Tuesday, March 5, 2013

Clean Eating Butternut Squash and Lentil Soup with Coconut and Cilantro

Makes 9 servings, about 1 cup each
I LOVED this soup. But I might be biased because butternut squash and coconut are two of my favorite foods. For me this was the perfect mix of slightly sweet squash and creamy coconut with a hint of cumin. I will admit that Matt and the boys weren't huge fans (meaning they ate it but there was some whining) but they all despise butternut squash so I wasn't super surprised. But that's okay, all the more for me and the baby (her opinion doesn't really count yet because at this point she eats anything we put in her mouth lol). This was fast to make, froze really well, and made me happy as I ate it for lunch all week when it was chilly outside. I did not add any salt to it so, if you are new to clean eating (or just like your soup a bit salty), then you might want to throw some in. At first glance it may seem like this dish is high in saturated fat but it's mainly from the coconut milk which is, believe it or not, good for you. Read more about it HERE.

● **Material supplied**:

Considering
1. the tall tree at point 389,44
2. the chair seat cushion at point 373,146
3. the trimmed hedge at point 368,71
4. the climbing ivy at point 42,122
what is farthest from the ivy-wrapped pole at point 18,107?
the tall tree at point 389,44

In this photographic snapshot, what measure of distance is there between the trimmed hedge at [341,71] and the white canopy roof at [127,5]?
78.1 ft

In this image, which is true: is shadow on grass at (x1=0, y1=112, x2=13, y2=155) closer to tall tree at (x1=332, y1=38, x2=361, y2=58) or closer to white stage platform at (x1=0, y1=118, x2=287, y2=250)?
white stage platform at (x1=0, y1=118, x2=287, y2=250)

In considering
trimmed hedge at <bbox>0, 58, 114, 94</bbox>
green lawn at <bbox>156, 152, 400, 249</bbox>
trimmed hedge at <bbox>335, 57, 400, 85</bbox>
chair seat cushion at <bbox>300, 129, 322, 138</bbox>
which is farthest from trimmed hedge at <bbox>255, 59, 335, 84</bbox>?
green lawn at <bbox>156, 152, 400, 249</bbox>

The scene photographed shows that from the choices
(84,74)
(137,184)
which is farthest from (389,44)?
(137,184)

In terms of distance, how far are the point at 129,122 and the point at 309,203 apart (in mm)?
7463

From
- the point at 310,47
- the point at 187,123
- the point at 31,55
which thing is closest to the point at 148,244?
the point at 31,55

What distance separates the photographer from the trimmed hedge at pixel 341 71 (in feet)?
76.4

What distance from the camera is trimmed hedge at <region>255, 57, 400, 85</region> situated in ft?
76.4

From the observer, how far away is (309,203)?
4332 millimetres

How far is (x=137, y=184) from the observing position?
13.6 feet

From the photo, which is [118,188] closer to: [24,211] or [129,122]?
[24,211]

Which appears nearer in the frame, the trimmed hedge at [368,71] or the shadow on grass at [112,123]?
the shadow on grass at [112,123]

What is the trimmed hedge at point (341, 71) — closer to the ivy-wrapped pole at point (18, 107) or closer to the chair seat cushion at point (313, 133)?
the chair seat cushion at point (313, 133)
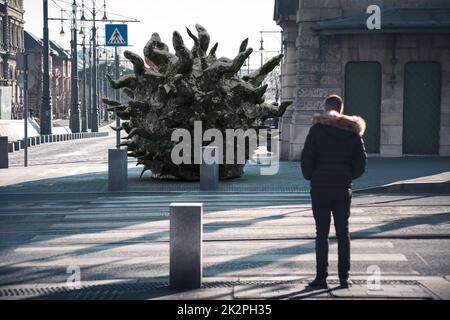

● **Explore the material**:
a) Translate this sentence from the butternut squash soup post into Spanish: "For me this was the perfect mix of slightly sweet squash and creamy coconut with a hint of cumin."
b) Carry on the butternut squash soup post from the point where it stops.
The data come from a source separate from the butternut squash soup post.

● **Answers for the exercise**:
a) Para mí, esta fue la mezcla perfecta de calabaza ligeramente dulce y coco cremoso con un toque de comino.

b)
Liadan and I modeling how delicious this soup is!
Okay, we were really modeling the Thermos product. But the reason she opened her mouth wide with that happy look on her face so they could get this great shot was because she was eating this soup so I think that still counts ;)
Ingredients:
  • 1 medium onion, chopped (about 1 cup)
  • 1 large carrot, chopped (about 1 cup)
  • 2 cloves garlic, minced
  • 1 cup of lentils (I used green but any kind is fine)
  • 4 cups broth (I used chicken but vegetable would be fine too)
  • 1 can coconut milk
  • 1 tsp cumin
  • 1/2 tsp dry mustard
  • 2 lbs butternut squash, peeled and chopped (2 1/2 - 3 cups)
  • 1/2 cup minced fresh cilantro plus extra for garnish
CROCKPOT INSTRUCTIONS: Throw everything into the crockpot, cover, and cook on high 4-5 hours or low 7-8 hours or until lentils and veggies are tender.

It makes me so happy to dump a bunch of stuff into the crockpot
and then have it be delicious soup in the evening :)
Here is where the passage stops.